» ASSIGNED TASK: Copy the lines below verbatim. Begin with the first and end with the line containing "Consider this experimental".

» MATERIAL PROVIDED:
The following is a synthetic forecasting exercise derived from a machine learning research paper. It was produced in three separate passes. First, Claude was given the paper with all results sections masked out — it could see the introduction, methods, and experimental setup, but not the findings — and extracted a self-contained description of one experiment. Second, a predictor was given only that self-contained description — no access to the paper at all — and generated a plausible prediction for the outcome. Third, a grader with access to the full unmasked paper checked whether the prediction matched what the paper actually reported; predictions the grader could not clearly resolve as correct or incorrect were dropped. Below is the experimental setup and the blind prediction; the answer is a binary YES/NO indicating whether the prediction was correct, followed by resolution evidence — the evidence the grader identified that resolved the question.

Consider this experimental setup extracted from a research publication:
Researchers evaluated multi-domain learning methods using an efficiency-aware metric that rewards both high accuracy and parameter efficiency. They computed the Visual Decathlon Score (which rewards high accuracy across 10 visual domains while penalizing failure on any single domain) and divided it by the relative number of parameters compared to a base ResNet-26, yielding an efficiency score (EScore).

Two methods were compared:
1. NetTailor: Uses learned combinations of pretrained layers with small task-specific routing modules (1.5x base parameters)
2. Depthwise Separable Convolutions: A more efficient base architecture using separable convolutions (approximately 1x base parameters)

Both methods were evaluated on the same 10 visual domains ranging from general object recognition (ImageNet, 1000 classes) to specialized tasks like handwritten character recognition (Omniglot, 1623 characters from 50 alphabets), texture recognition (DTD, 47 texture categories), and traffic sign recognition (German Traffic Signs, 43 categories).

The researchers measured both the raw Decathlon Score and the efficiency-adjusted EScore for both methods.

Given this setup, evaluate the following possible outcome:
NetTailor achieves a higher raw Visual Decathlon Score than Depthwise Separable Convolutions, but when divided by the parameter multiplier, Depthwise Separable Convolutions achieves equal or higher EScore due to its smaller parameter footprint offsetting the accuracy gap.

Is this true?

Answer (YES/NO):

» ANSWER BELOW:
The following is a synthetic forecasting exercise derived from a machine learning research paper. It was produced in three separate passes. First, Claude was given the paper with all results sections masked out — it could see the introduction, methods, and experimental setup, but not the findings — and extracted a self-contained description of one experiment. Second, a predictor was given only that self-contained description — no access to the paper at all — and generated a plausible prediction for the outcome. Third, a grader with access to the full unmasked paper checked whether the prediction matched what the paper actually reported; predictions the grader could not clearly resolve as correct or incorrect were dropped. Below is the experimental setup and the blind prediction; the answer is a binary YES/NO indicating whether the prediction was correct, followed by resolution evidence — the evidence the grader identified that resolved the question.

Consider this experimental setup extracted from a research publication:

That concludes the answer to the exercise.